TASK INSTRUCTIONS =>
1. Rewrite the stretch from "You can teach" through "(Nov 24, 2005)" in the forum thread on training dogs alone, changing "group situations" to "group settings".
2. Write what comes next in the forum thread on training dogs alone, starting after its final sentence.

DOCUMENT EXCERPT =>

-*-*-

I just placed a order today. I'm with you, hope it shows how to train on a soda pop budget


----------



## Charles C. (Nov 5, 2004)

You can teach skills, establish high standards and good habits, and develop a rapport with your dog training alone, but your dog will never reach its competitive potential if you don't challenge those skills and standards in new places in group situations. I've learned that "dirty secret" of training alone the hard way.


----------



## RetrieversONLINE (Nov 24, 2005)

Nate_C said:


> He was at last years Lardy transition seminar and did at 2-3 hour preso on training alone. He is a great amature handler and a nice guy. Some of it was good but the problem is that training alone isn't much of a problem with you have 9 remote wingers, 3 remote gunners, 4-wheeler, pen full of ducks, 50 acres with 3 technical ponds....ect... which is what alot of the drills he showed us used. The challenge is what do you do when your limited on these things. I hope this video does that. I am very interested to see.


In the Workshop last spring, I only gavve 1 demo using special equipment. Mostly, I showed things you can do without equipment.The new DVD will show you how to throw marks yourself without any special equipment. It will also show you drills and exercises that you can do alone without equipment to advance your dog. However, if you have aspirations to be competitive in all-age field trials, you will need to simulate mutliple gunner tests on a regular basis and this will require either a training group or remote devices. I illustrate that in the DVD. I do think you could train for Hunt tests alone the majority of the time and then get together weekly with a group. However for advanced field trial work, you will likely need more frequent exposure to the bigger set-ups. 

Perhaps most important when training alone is the way you balance your work and pay attention to principles of training, attitude, control and your own handling practices and standards. I talk a lot about these in the 80 page book that goes with the DVD. Don't just watch the DVD!! Still looks like shipping might not be until March!


----------



## Chad Clagg (Jul 8, 2006)

Could someone please give me a table of contents on this video? I am interested but I would like to know what the topics are before I purchase.


----------



## Nate_C (Dec 14, 2008)

Sorry I hope my comment didn't come off as to negitive. I actually really enjoyed your sections of the seminar. I recall 2 specific sections. One was using the equipment and the other was at that amazing technical pond which I guess my comments were based on. I also recall after the equipment presentation you showing the drill where you walked out on each throw which was very useful. I didn't mean to deminish your insight into the game. I guess I was making a general comment about training alone. 

I am also planning to preorder the video and know it will add to my training but I also know it is likely not a silver bullet to my biggest three problems: Lack of money, lack of time and lack of people to train with consistantly. Getting out more then twice a week to get in meaningful train set ups is next to impossible which has put things like AFC, and GRHRCH almost out of reach. If your vidoes could give me the ablity to add one more meaningful day per week that I could do quickly and alone it would be amazing.

-*-*-

MATERIAL =>
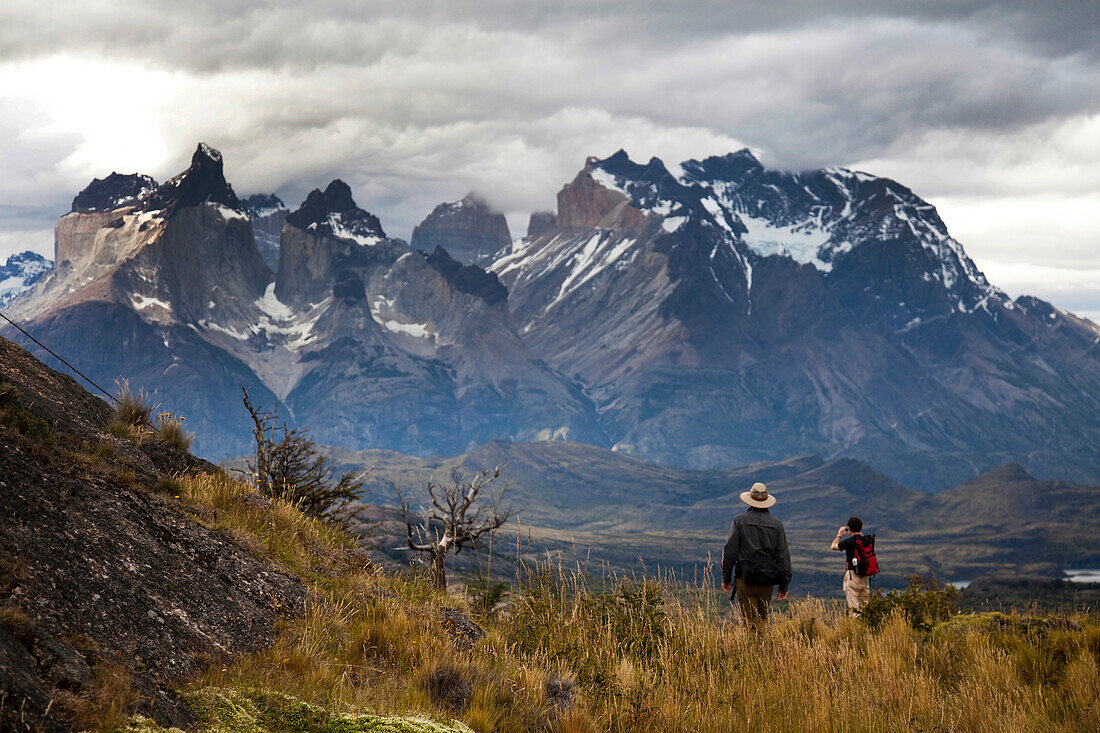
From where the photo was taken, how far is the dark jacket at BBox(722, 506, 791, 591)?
14227mm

-*-*-

ANSWERS GIVEN =>
1.
You can teach skills, establish high standards and good habits, and develop a rapport with your dog training alone, but your dog will never reach its competitive potential if you don't challenge those skills and standards in new places in group settings. I've learned that "dirty secret" of training alone the hard way.


----------



## RetrieversONLINE (Nov 24, 2005)

2.
----------



## RetrieversONLINE (Nov 24, 2005)

Nate_C said:


> Sorry I hope my comment didn't come off as to negitive. I actually really enjoyed your sections of the seminar. I recall 2 specific sections. One was using the equipment and the other was at that amazing technical pond which I guess my comments were based on. I also recall after the equipment presentation you showing the drill where you walked out on each throw which was very useful. I didn't mean to deminish your insight into the game. I guess I was making a general comment about training alone.
> 
> I am also planning to preorder the video and know it will add to my training but I also know it is likely not a silver bullet to my biggest three problems: Lack of money, lack of time and lack of people to train with consistantly. Getting out more then twice a week to get in meaningful train set ups is next to impossible which has put things like AFC, and GRHRCH almost out of reach. If your vidoes could give me the ablity to add one more meaningful day per week that I could do quickly and alone it would be amazing.


Nate: Nothing taken negative at all-just wanted you to know that I do cover training alone with and without equipment. We all have a lack of money, lack of time and lack of help and a shortage of silver bullets but you can do OK with lead! Quite a few folks are asking about the Content. Below is the TOC for the Book which parallels the DVD. 
*Training Retrievers Alone with Dennis Voigt*
*Table of Contents*
Introduction 
How to use this manual
*Disc 1 -Training Retrievers Alone –The Basics*
WHY TRAIN ALONE?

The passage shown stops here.